▶ _ASSIGNED TASK_: Below are some records. Return exactly the lines from the one with "A penguin standing" to the one with "Preview: A carving", and nothing else.

▶ _DATA_:
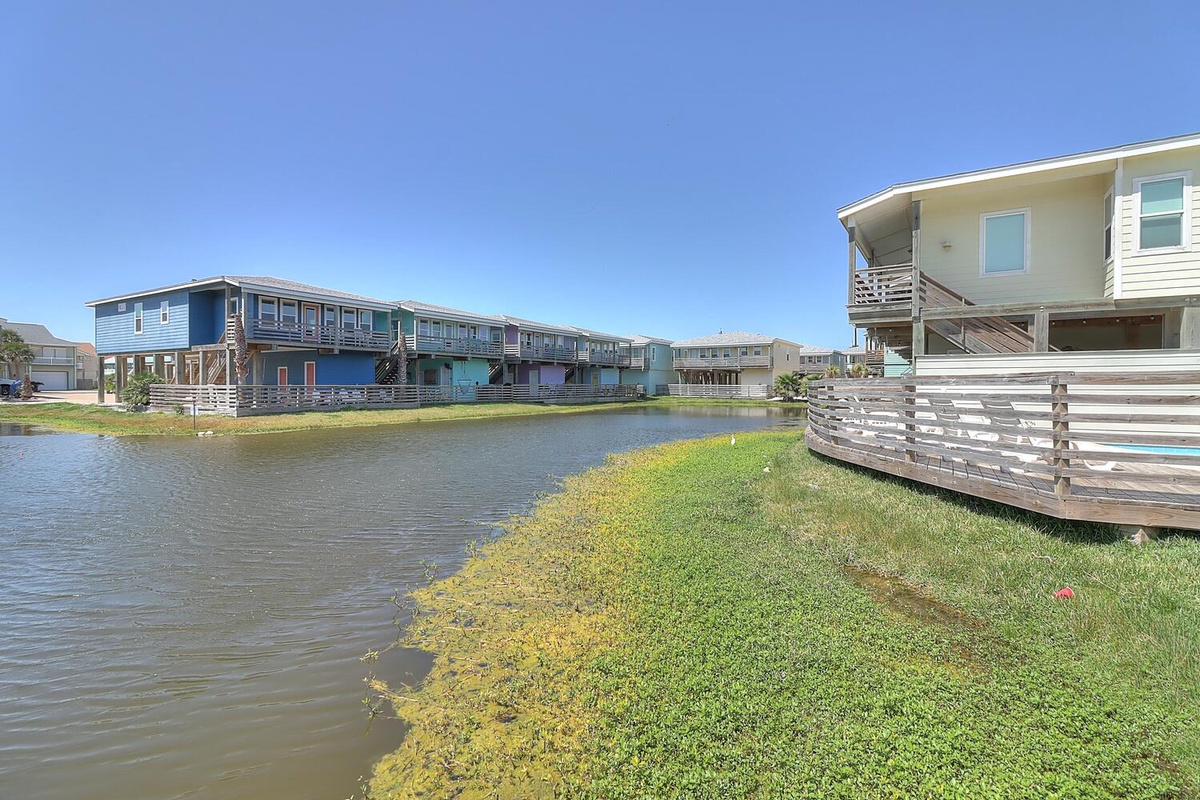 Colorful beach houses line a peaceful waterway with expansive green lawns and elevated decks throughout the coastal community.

==

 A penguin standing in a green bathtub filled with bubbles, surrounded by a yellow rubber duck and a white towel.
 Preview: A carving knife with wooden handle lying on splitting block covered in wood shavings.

▶ _EXERCISE RESPONSE_:
 A penguin standing in a green bathtub filled with bubbles, surrounded by a yellow rubber duck and a white towel.
 Preview: A carving knife with wooden handle lying on splitting block covered in wood shavings.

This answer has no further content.